Of course, given their tendencies to generate heat, solid-state PAs should be constructed on circuit materials with suitable thermal characteristics, including good thermal conductivity, coefficient of thermal expansion (CTE), and temperature coefficient of dielectric constant (TCDk). High thermal conductivity will support the flow of heat away from a PAs active devices and towards a heat sink or other heat-dissipating structure. Good TCDk will minimize variations in Dk (and transmission-line impedance) with temperature, which can degrade a PA’s performance as it heats up at higher power levels.

Considering these various material characteristics, what is a commercial material that can meet the different requirements for a PA? RO4835™ circuit material from Rogers Corp. has a Dk of 3.48 in the z-axis (thickness) at 10 GHz.
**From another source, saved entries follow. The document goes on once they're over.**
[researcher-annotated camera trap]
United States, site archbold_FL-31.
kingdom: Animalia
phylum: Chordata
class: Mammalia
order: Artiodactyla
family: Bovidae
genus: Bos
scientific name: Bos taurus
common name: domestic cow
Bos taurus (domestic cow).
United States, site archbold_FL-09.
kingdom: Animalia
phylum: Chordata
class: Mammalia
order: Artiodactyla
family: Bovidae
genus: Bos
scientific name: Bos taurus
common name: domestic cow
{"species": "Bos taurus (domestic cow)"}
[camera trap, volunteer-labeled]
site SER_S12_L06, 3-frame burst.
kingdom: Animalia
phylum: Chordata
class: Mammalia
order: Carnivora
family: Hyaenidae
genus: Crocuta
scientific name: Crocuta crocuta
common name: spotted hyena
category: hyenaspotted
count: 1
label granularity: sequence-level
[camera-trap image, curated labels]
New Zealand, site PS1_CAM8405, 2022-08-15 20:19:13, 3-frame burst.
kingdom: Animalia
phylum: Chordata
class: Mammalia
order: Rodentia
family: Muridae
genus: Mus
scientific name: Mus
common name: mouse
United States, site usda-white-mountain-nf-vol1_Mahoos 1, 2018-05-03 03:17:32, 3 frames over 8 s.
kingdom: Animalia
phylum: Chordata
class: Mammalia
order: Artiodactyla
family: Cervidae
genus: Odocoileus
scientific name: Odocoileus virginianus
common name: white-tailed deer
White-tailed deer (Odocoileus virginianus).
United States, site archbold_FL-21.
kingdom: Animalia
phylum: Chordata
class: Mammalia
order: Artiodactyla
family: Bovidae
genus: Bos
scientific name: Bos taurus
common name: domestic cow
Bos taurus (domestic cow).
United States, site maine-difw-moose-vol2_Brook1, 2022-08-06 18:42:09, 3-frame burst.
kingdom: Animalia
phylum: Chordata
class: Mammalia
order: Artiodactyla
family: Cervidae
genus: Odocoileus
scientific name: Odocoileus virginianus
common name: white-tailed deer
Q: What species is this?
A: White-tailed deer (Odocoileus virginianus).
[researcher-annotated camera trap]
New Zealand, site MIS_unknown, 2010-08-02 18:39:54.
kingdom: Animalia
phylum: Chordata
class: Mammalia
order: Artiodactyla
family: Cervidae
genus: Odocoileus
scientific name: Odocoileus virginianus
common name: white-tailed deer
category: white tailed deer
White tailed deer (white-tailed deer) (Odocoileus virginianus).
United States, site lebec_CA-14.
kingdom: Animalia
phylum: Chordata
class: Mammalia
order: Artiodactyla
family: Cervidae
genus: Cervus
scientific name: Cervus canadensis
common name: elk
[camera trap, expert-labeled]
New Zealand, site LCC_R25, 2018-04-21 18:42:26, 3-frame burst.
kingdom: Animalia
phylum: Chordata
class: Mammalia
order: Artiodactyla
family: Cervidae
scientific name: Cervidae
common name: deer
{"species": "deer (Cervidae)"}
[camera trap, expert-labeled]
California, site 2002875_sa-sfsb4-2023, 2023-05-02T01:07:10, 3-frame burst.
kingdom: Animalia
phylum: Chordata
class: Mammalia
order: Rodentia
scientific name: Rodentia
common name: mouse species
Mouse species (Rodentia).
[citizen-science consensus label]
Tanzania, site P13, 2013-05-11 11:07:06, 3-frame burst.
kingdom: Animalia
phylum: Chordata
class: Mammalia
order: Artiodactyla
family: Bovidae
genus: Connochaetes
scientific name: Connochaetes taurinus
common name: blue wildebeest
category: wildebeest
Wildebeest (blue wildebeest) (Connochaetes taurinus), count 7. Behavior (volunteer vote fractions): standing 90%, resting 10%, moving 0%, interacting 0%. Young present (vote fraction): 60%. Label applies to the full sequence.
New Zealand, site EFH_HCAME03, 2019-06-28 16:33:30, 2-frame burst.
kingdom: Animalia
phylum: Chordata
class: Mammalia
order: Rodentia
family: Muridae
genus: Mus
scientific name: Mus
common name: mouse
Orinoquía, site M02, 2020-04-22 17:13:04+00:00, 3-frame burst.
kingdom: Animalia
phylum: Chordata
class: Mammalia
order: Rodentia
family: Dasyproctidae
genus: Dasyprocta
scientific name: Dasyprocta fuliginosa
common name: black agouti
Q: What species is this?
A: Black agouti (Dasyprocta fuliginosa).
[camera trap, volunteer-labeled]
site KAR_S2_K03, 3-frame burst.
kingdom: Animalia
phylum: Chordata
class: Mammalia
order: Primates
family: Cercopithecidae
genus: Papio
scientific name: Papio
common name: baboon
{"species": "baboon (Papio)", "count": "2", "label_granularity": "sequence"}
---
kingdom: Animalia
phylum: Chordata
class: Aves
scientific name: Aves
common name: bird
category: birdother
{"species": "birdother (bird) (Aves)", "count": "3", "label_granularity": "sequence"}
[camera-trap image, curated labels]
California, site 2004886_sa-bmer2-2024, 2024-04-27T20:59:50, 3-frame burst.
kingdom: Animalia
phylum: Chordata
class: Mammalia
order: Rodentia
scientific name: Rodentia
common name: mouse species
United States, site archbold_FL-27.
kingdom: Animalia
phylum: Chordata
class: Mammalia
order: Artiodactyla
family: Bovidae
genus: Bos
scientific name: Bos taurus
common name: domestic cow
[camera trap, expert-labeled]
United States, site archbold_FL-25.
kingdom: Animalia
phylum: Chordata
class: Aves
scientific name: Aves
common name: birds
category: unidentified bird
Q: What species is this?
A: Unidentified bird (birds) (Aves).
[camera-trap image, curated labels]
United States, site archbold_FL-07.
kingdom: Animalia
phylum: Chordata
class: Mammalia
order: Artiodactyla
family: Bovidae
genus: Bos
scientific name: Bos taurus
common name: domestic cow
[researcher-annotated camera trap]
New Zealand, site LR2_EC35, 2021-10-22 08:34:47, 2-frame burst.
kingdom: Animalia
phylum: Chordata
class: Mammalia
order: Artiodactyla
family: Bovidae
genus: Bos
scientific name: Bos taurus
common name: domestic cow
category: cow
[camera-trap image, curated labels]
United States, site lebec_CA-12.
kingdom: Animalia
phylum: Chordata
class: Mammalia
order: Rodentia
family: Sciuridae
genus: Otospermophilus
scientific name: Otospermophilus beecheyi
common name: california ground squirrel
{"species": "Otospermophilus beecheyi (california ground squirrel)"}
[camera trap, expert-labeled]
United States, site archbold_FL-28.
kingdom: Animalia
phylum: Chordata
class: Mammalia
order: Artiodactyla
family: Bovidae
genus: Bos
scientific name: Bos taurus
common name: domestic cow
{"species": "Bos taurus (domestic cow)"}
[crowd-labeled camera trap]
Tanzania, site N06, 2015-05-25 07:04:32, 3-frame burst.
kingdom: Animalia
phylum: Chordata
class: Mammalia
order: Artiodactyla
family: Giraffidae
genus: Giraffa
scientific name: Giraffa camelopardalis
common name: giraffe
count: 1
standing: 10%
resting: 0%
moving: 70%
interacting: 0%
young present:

The Dk is maintained to a tolerance of ±0.05 across the material for consistent transmission-line impedance. RO4835 laminates maintain stable Dk with temperature, with a TCDk of +50 ppm/°C in the z-axis (thickness) over a wide range of processing temperatures from -100 to +250°C. The circuit material has high thermal conductivity (0.66 W/m/K) and can handle and help dissipate the heat produced by a solid-state PA’s active devices. RO4835 laminate has low dielectric loss, with dissipation factor of 0.0037 in the z axis at 10 GHz to minimize the generation of heat from active devices subject to high material loss. The material is RoHS compliant and compatible with standard FR-4 circuit manufacturing processes.

Screen shot 2014-08-08 at 1.33.54 PMBut this is just one example of a PCB material that is formulated for successful high-frequency PA applications. A short list of guidelines that can be applied when comparing different candidate materials would include finding a circuit material with tight substrate thickness tolerance, tight Dk tolerance, low insertion loss (low dissipation factor), high thermal conductivity, and low TCDk. Keeping a tight tolerance of the copper conductor plating thickness and a tight copper conductor width tolerance can help control conductor losses and conductor-based impedance variations, respectively, for better PA performance.